> _WHAT THIS TASK INVOLVES_: Present these lines as a numbered list, skipping any blank ones. Leave the pictures out of your answer.

> _Short descriptive captions_:
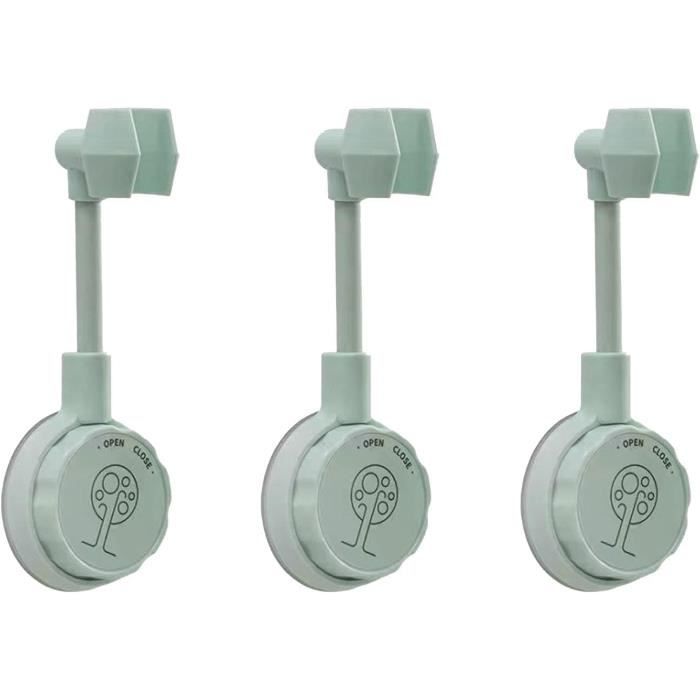 Support Pommeau De Douche Sans Percage Support De Pommeau De Douche Auto-adhésif Sans Perçage - Ventouse Réglable Hauteur Et Inclinaison - Compatible 2.2 Cm Support ABS Acier Inoxydable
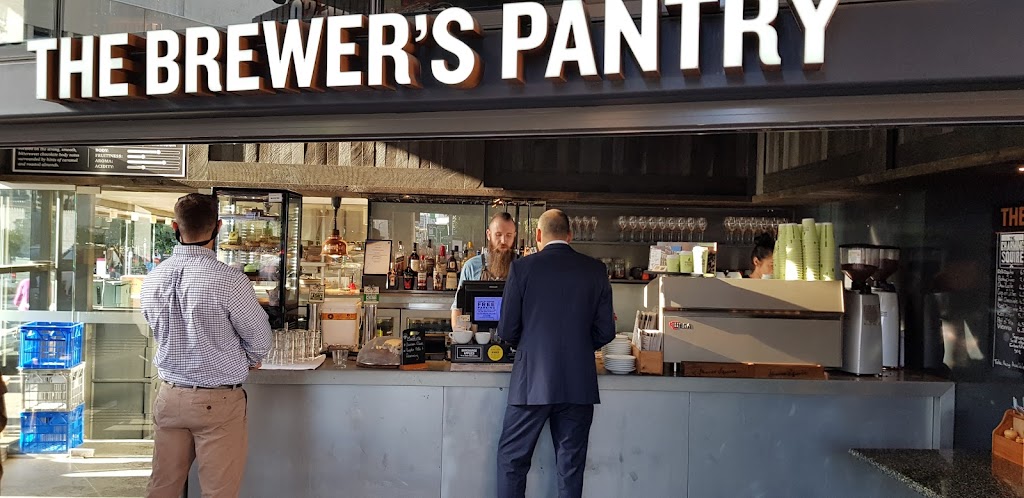 The Brewers Pantry | cafe | Grey St, South Brisbane QLD 4101, Australia | 0730777254 OR +61 7 3077 7254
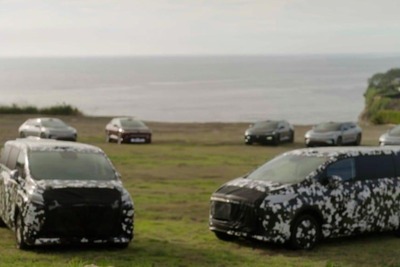 米国初の「ファーストクラスAI-MPV」、ファラデー・フューチャーが開発中…CES 2025 画像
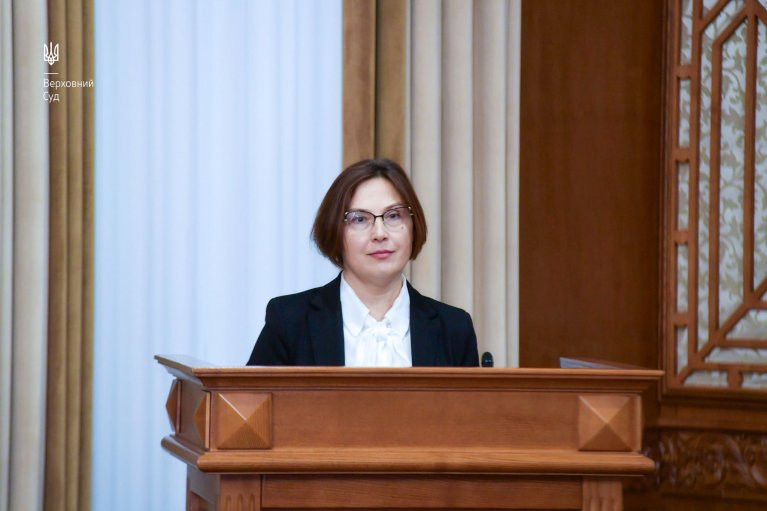 Суддя-спікерка ВП ВС Ольга Ступак розповіла про судову практику щодо розірвання шлюбу з іноземним елементом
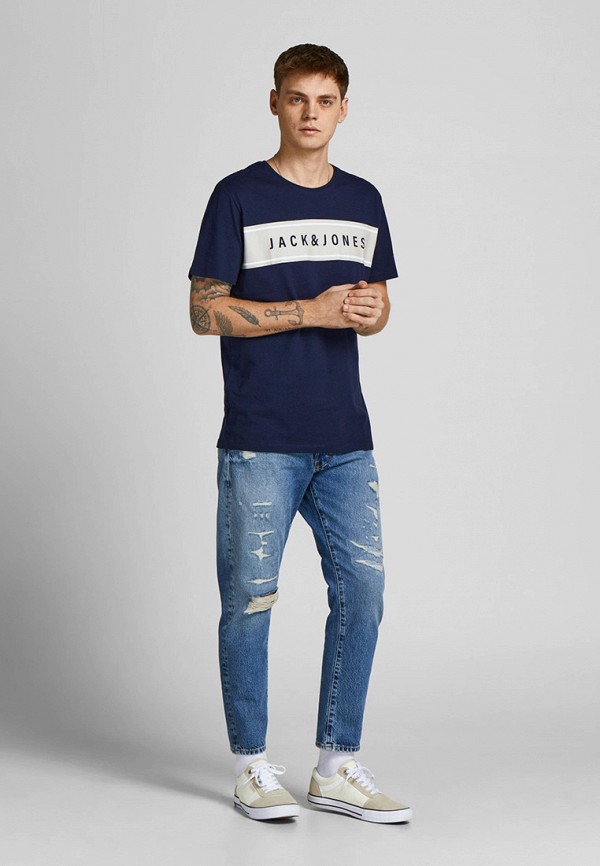 фото Футболка jack & jones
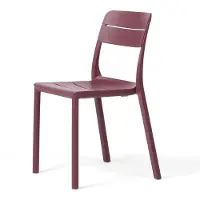 Nardi Cassia ruokapöydän tuoli Borgogna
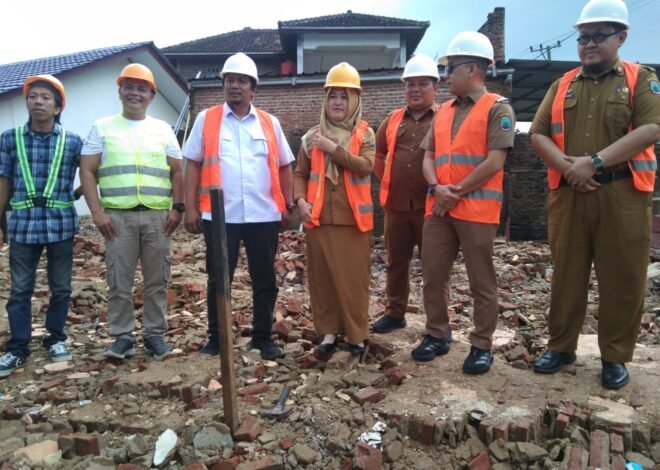 SD Negeri 1 Dan SD Negeri 2 Desa Sidomekar Menerima Bantuan Pemerintah,Program Revitalisasi Satuan Pendidikan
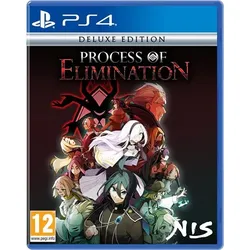 Process of Elimination Deluxe Edition - PS4 [EU Version]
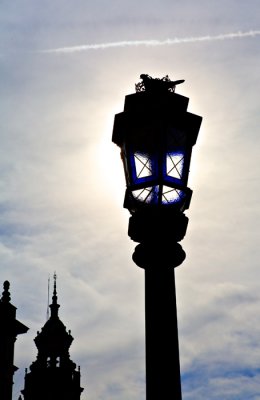 Bird Lamp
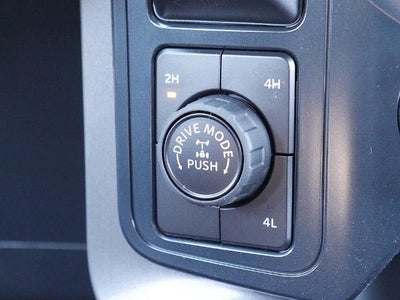 2026 Ford F-150 XLT BLACK WIDOW 4WD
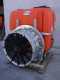 Atomiseur agricole attelage 3 points TORNADO UN600/71/700 pulv&eacute;risation pour tracteur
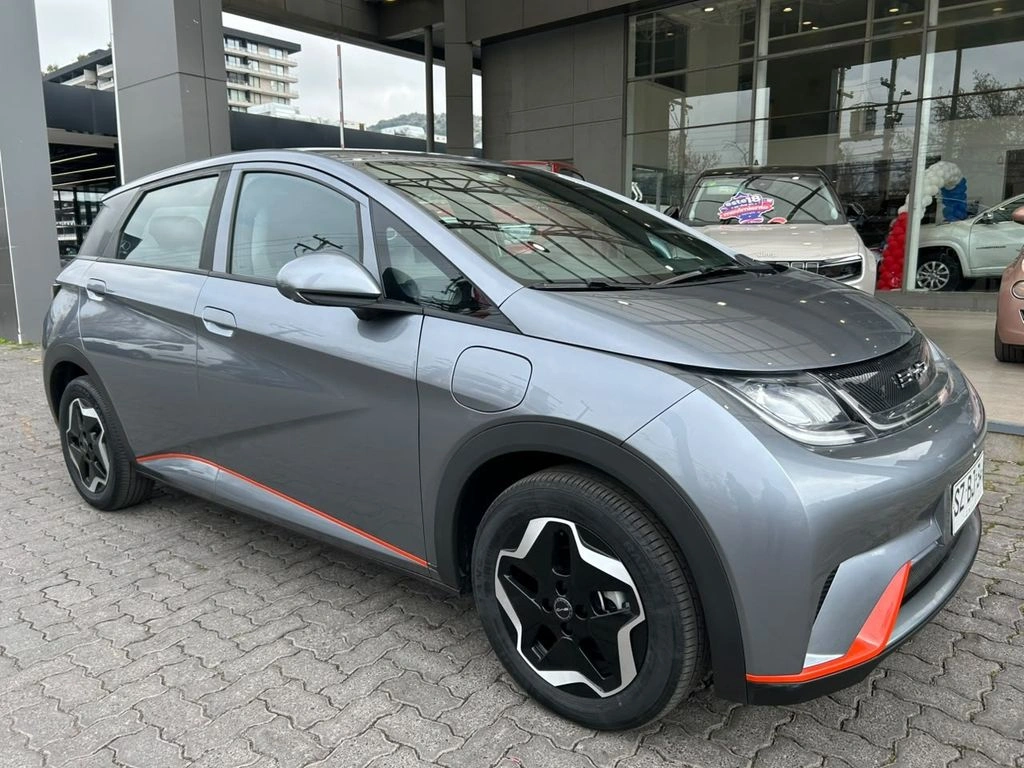 BYD Dolphin Gs año 2024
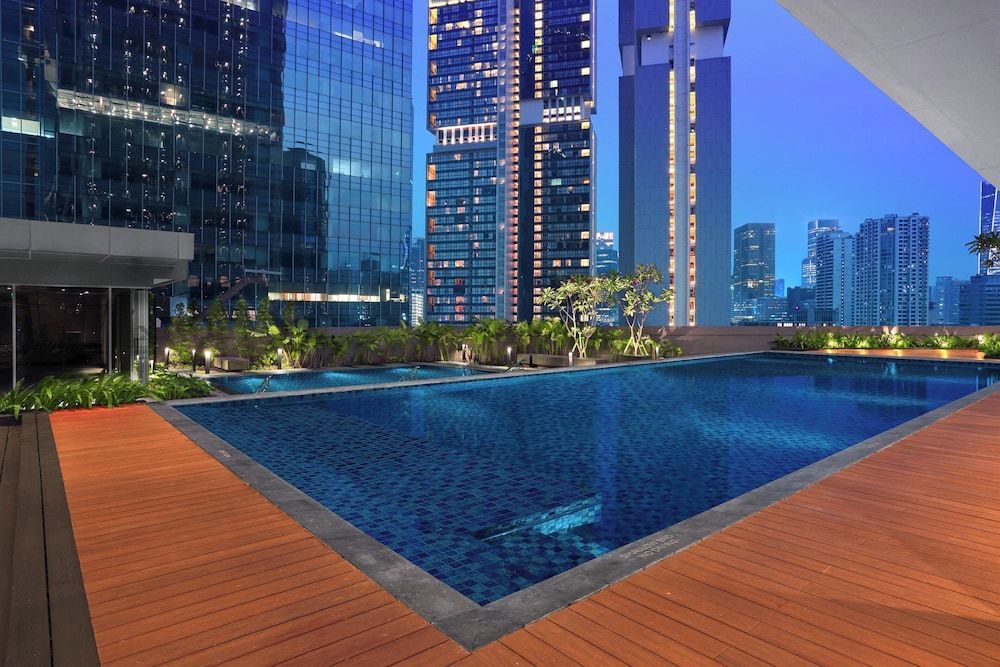 Citadines Sudirman Jakarta 1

> _RESPONSE TO THE EXERCISE_:
1.  Support Pommeau De Douche Sans Percage Support De Pommeau De Douche Auto-adhésif Sans Perçage - Ventouse Réglable Hauteur Et Inclinaison - Compatible 2.2 Cm Support ABS Acier Inoxydable
2.  The Brewers Pantry | cafe | Grey St, South Brisbane QLD 4101, Australia | 0730777254 OR +61 7 3077 7254
3.  米国初の「ファーストクラスAI-MPV」、ファラデー・フューチャーが開発中…CES 2025 画像
4.  Суддя-спікерка ВП ВС Ольга Ступак розповіла про судову практику щодо розірвання шлюбу з іноземним елементом
5.  фото Футболка jack & jones
6.  Nardi Cassia ruokapöydän tuoli Borgogna
7.  SD Negeri 1 Dan SD Negeri 2 Desa Sidomekar Menerima Bantuan Pemerintah,Program Revitalisasi Satuan Pendidikan
8.  Process of Elimination Deluxe Edition - PS4 [EU Version]
9.  Bird Lamp
10.  2026 Ford F-150 XLT BLACK WIDOW 4WD
11.  Atomiseur agricole attelage 3 points TORNADO UN600/71/700 pulv&eacute;risation pour tracteur
12.  BYD Dolphin Gs año 2024
13.  Citadines Sudirman Jakarta 1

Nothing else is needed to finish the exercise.